Lilith

Da stand ich wieder in dem Kleegras wie der Junge, der ich einmal gewesen sein muss.
Rugedigu … Rugedigu … zwischen zwei gegurrten Taubentonfolgen lagen siebenunddreißig Jahre, siebenunddreißig Inselsommer, ein unendlich gedehnter, endlos sich weiterdehnender Moment.

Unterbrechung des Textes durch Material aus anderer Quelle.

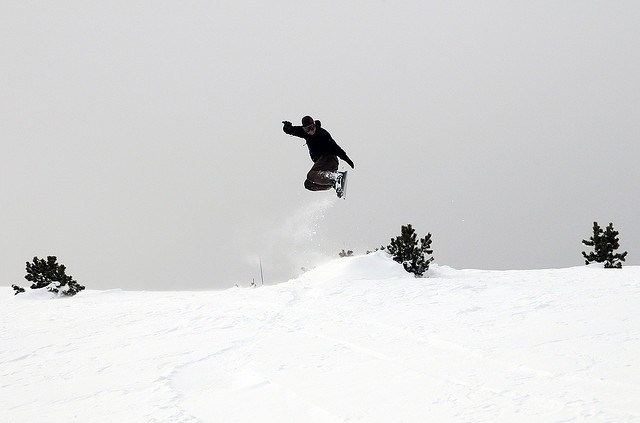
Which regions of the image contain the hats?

Nein … eher, dachte ich da im Gras unter den Bäumen, ist es ein Nu, wie man früher sagte, eine Lidschlaglänge, nur dass sie nicht aufhörte, sondern fortbestand und fort und fort und fort, ein zeitloser Augenblick.

Und so trat ich unter ein großes Holundergesträuch und sah mit einem Mal knapp über mir durch die Zweige leuchtend tatsächlich wie in die Augen der Zeit.
Da saß eine weißlich-bräunlich gesprenkelte Eule und blickte mich an mit zwei goldenen Augen, eine junge Waldohreule, die nachts mit ihren Geschwistern über dem Inselgarten kreiste und ihr helles Signalrufen hören ließ, „Lilith! … Lilith!”, ehe sie sich in der Dämmerung vor Menschen wie mir in den Holundersträuchern verbarg. Das Gras darunter bot eine Hinhockgelegenheit. Doch die nutzte ich nicht, ließ sie lieber leichten Herzens verstreichen.